• [TEXTO FUENTE]:
·····
El lunes 7 de julio, la Agencia Nacional de Ciberseguridad (ANCI) llevó a cabo una charla sumamente relevante para el ecosistema empresarial y tecnológico chileno, centrada en explicar el procedimiento mediante el cual se determinará quiénes serán calificados como OIV conforme a la nueva normativa en materia de ciberseguridad en nuestro país.
Esta figura —la de los OIV— es probablemente uno de los pilares más estratégicos de la nueva legislación. No se trata simplemente de etiquetar empresas como “críticas”, sino de identificar a aquellas cuyo funcionamiento resulta esencial para la seguridad nacional, el orden público o la continuidad de servicios básicos para la sociedad. Ser calificado como OIV implica, en la práctica, entrar a un régimen de mayores exigencias de ciberseguridad, de reporte y eventualmente de fiscalización, lo que conlleva una serie de desafíos para las empresas involucradas.
La ley y su Reglamento (DS N° 285 de 2024) establecen que sólo pueden ser OIV quienes presten servicios esenciales y, además, cumplan con ciertos requisitos objetivos. Entre estos, destaca que la provisión del servicio dependa de redes y sistemas informáticos y que la afectación, interrupción o destrucción de dicho servicio genere un impacto significativo, ya sea en la seguridad del país, en el orden público o en la provisión continua de servicios que el Estado está obligado a garantizar. Para determinar ese impacto, se ponderan factores como el número de personas potencialmente afectadas, la existencia o no de proveedores alternativos (la llamada “redundancia”), la existencia de monoprovisión de servicios, la dependencia entre servicios esenciales y la relevancia de la institución proveedora.
·····
• [TAREAS]:
• a. Traduce al inglés esta oración del texto sobre la calificación de OIV: "La ley y su Reglamento (DS N° 285 de 2024) establecen que sólo pueden ser OIV quienes presten servicios esenciales y, además, cumplan con ciertos requisitos objetivos."
• b. Prosigue el texto sobre la calificación de OIV a partir de su última oración.
·····
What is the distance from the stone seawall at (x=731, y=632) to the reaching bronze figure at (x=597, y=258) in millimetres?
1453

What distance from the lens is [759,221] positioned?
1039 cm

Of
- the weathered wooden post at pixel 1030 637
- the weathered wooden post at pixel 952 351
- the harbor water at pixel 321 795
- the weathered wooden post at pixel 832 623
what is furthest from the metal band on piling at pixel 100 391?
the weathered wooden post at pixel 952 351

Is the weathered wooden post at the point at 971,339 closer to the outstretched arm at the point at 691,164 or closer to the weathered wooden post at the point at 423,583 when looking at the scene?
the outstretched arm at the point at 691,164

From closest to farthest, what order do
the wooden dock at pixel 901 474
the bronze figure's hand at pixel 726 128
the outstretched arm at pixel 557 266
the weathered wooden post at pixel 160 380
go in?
·····
• [RESULTADOS ESPERADOS]:
• a. The law and its Regulation (DS No. 285 of 2024) establish that only those who provide essential services and, in addition, meet certain objective requirements may be OIV.

• b.
Uno de los puntos que más interés —y también inquietud— ha despertado en la industria, y que se abordó en detalle durante la charla, es la situación de los llamados “servicios digitales” y de los “servicios de tecnología de la información gestionados por terceros”. Aquí se concentra una parte significativa de la incertidumbre interpretativa. La ANCI explicó que no basta con ser una empresa tecnológica para quedar automáticamente calificada como OIV. La clave está en el vínculo entre el servicio que se presta y la criticidad de la actividad esencial a la que da soporte. Por ejemplo, si una empresa provee servicios digitales a una compañía eléctrica —que es por sí misma prestadora de un servicio esencial— podría considerarse OIV si de su continuidad depende el funcionamiento de ese servicio esencial. Sin embargo, si la misma empresa provee servicios digitales a una compañía cuya actividad no califica como esencial, entonces, en principio, no se la calificaría como OIV, salvo que, por razones sobrevinientes, adquiera un rol crítico para el abastecimiento o la seguridad del país.
Este matiz es sumamente relevante. No se trata, por tanto, de una clasificación rígida ni puramente sectorial, sino de un análisis caso a caso, basado en el nivel de dependencia que tengan los servicios digitales respecto de sectores críticos y en el potencial efecto en cadena que podría provocar su interrupción. La ANCI fue clara en señalar que no todas las plataformas digitales serán objeto de esta regulación más intensa, sino aquellas que —directa o indirectamente— resulten imprescindibles para mantener servicios esenciales o garantizar bienes jurídicos fundamentales como la seguridad, la salud pública o la economía nacional.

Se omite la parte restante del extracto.